Где только мне не доводилось выпивать — в землянках, в редакционном подвале на Ханко, в каютах и кубриках кораблей, — а вот в бараке посреди Москвы я пил впервые. Но ведь главное в этом занятии — не где, а с кем. Коля Никитушкин был отличным собутыльником, и дружеский наш разговор согревал душу не хуже водки, ну а потом, конечно, Коля, прикрыв глаза и качая головой, с чувством повел любимую песнь: «Синенький скромный платочек па-адал с опущенных пле-еч…» По-прежнему он грассировал и кругло произносил «л».
Милая Ли, не тревожься, мы выпили не так уж много. Меня совершенно не шатало, когда мы с Колькой вышли из его сарая. Светила полная луна. В полусотне шагов от сарая зияла огромная залитая водой воронка, и мы с моим другом справили в нее малую нужду. Не бежать же на Рижский вокзал…
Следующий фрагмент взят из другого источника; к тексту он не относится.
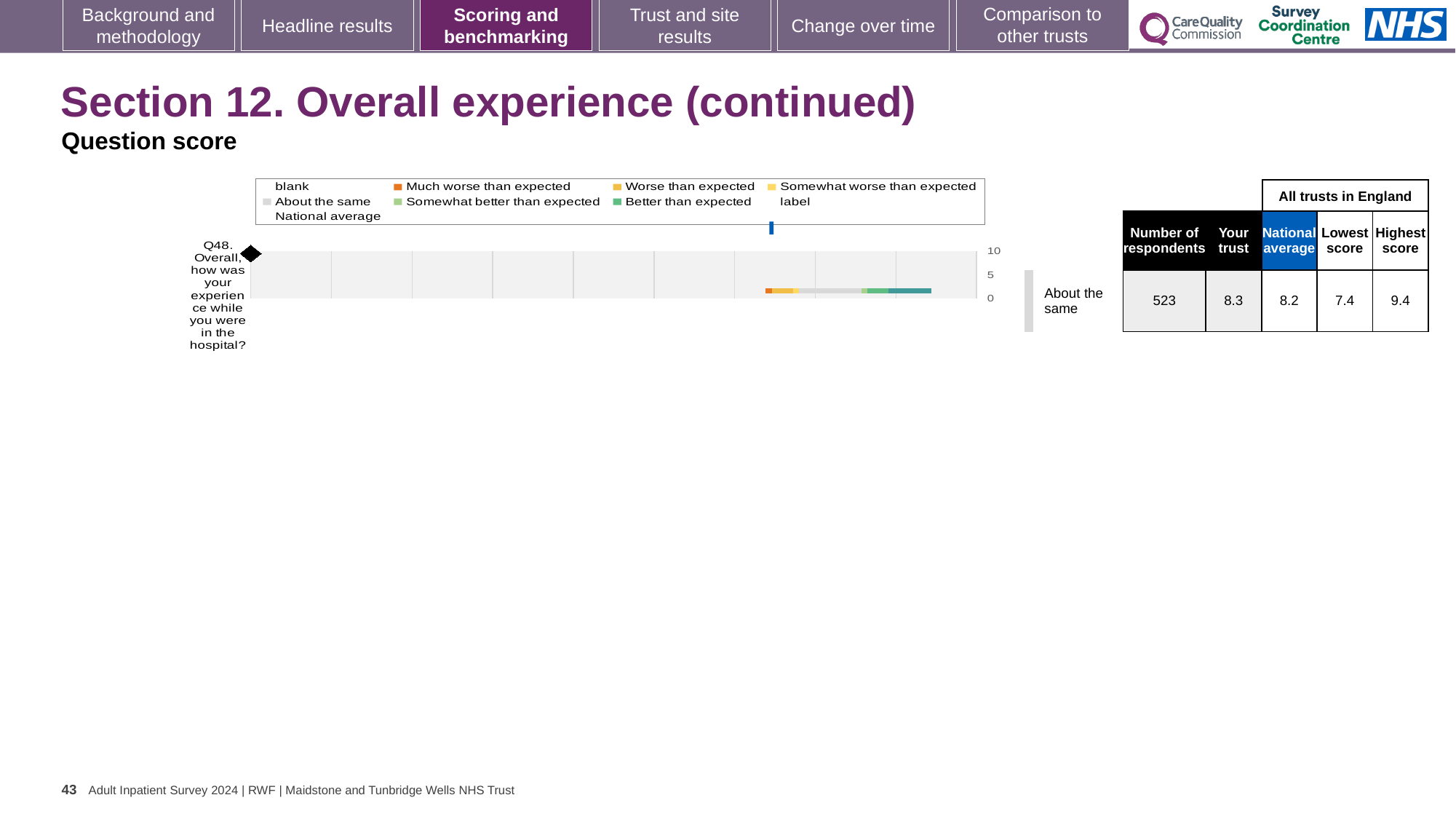
What is the highest score among all trusts in England for Q48? 9.4 What is the national average score for Q48? 8.2 Which is larger for Q48, the 'Your trust' score or the national average? Your trust How many survey questions are plotted in the chart? 1 What is the lowest score among all trusts in England for Q48? 7.4 Which question is plotted in the chart? Q48. Overall, how was your experience while you were in the hospital? What is the difference between the highest score and the lowest score for Q48? 2.0 What kind of chart is shown on the slide for Q48? bar chart What benchmark category is shown next to the bar for Q48? About the same What is the difference between the 'Your trust' score and the national average for Q48? 0.1 What is the 'Your trust' score for Q48? 8.3 What is the number of respondents for Q48? 523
Последний экзамен — «Введение в языковедение» — принимал профессор Александр Александрович Реформатский. Студенты побаивались его. Я шел на экзамен страшно усталый, невыспавшийся. У Реформатского была рыжеватая седеющая бородка и насмешливые глаза. Он заглянул в мою зачетку, в которой стояли одни «отлично», хмыкнул и спросил, где я работаю (я был, конечно, в штатском, не в мундире же ходить студенту). Узнав, что служу на флоте, Реформатский тут же задал первый вопрос:
— Ну, вот эскадра в двадцать вымпелов — это какой вид переноса значения?
— Это синекдоха, — ответил я.
— Чем синекдоха отличается от метонимии? — последовал новый вопрос.
Так и пошло. Сейчас уже не помню все вопросы, которые задавал мне Александр Александрович. Кажется, я немного «поплавал», отвечая на вопрос о стилистических различиях синонимических пар. Помню только, что привел вычитанный из его учебника пример: лошадь (слово, заимствованное у татар) — это просто лошадь, а свой, исконный конь — стилистически окрашен («Куда ты скачешь, гордый конь…»). Вообще в учебнике Реформатского была масса запоминающихся фраз, иллюстрирующих то или иное явление языка (напр.: «Сама поймала сома», «Кенгуру делает антраша» и т. п.). С ним было интересно, с этим «дедом» с насмешливыми глазами! Скучную, казалось бы, лингвистику он умел превратить в увлекательное занятие.
Реформатский поставил мне «отлично», но предупредил, что на 2-м курсе предстоит сдавать ему курс «Современного русского языка», и «это будет посложнее, чем плавать по Балтийскому морю».
Итак, всё! Экзаменационный марафон закончен. Я получаю у Корнеевой программы и методические пособия второго курса. Я покупаю на оставшиеся деньги питательную муку и остальное из Лидиного списка.
И снова мчит меня поезд в Прибалтику…
Да, чуть не забыл: повесть Казакевича «Двое в степи», расхваленная в моей рецензии, подверглась жестокому раздолбу в центральной печати. У Сережи Цукасова, протолкнувшего мою рецензию в свою газету, произошел неприятный разговор с главным редактором.